# How add and play CPS2 games on SNEC with Hakchi2 v2.20??



## tito83 (Oct 8, 2017)

Edit: I f* finally resolve all my issues, here are video tutorials: https://gbatemp.net/threads/video-a...lassic-using-retroarch-and-hakchi2-20.486365/
(sorry my public education english, i'm from Sudamerica)

*The bios:*
Download and unzip *bios_template.zip* from here https://github.com/ClusterM/retroarch-clover/releases/download/0.7/bios_template.zip
Then you have to add the bioses and finally it have to look like this *on your pc* (check the path)

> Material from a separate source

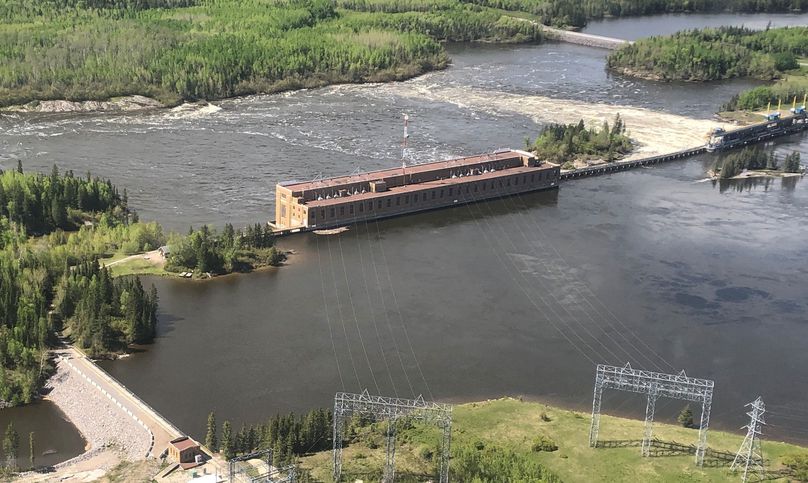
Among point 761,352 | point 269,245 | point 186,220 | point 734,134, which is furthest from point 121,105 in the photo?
point 761,352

I'm using Windows 10, and "Tito" is my name on the computer, just check that the Hakchi2 folders and subfolders are ok, and don't delete the *"install"* file that comes with *bios_template.zip*

In my case i want to play CPS2 games, so i only need *qsound.zip
*
*Retroarch and cores:*
Download and unzip *retroarch_with_cores.zip* from the latest version from here https://github.com/ClusterM/retroarch-clover/releases
Then you have 2 options:
1.- put all .hmod files directly in your hakchi2\user_mods *on your pc*
2.- or drag and drop on to the Hakchi interface

This is very important, *retroarch.hmod is mandatory* no matter what core you want to use, if retroarch.hmod is not present no core will run.
In my case i only want to play CPS2 games, so i have to install "retroarch.hmod" *and* "fb_alpha_cps2.hmod"





When you are set with this you have to install them: Modules->Install extra modules

*The games: *
Most arcade games comes in a zip file, so just click in *"Add more games"* , select the zip rom and then click on *"Import as archive"*
Finally check the path on Hakchi, it depend of what core are you using and you have to change it, in my case i added sfa2.zip (a CPS2 game)

Hakchi import the game like this:
/bin/*zip* /usr/share/games/CLV-Z-BKXQM/sfa2.zip
then you have to change to (remember, only for CPS2 games)
/bin/*cps2* /usr/share/games/CLV-Z-BKXQM/sfa2.zip

The random letters "CLV-Z-BKXQM" hakchi just put a random one, in your personal case it will be diferent

In the end it have to look like this:





Another example for Hyper Street Figher 2:





*My game does not run or it goes to black:*
- Maybe you not add the bios file for the core, Sega CD need 3 files
- The path is wrong, Hakchi automatically put the right path with the mayority of the cores, but with others (mainly arcade ones) you have yo put the correct one, select the module in Hakchi and it will say how it run:




- If all above is correct then your rom is wrong or too old, maybe in your pc emulator runs well but retroarch cores run with a especific romset, just the most recent will be the ok
- NEOGEO run with fb_alpha.hmod


----------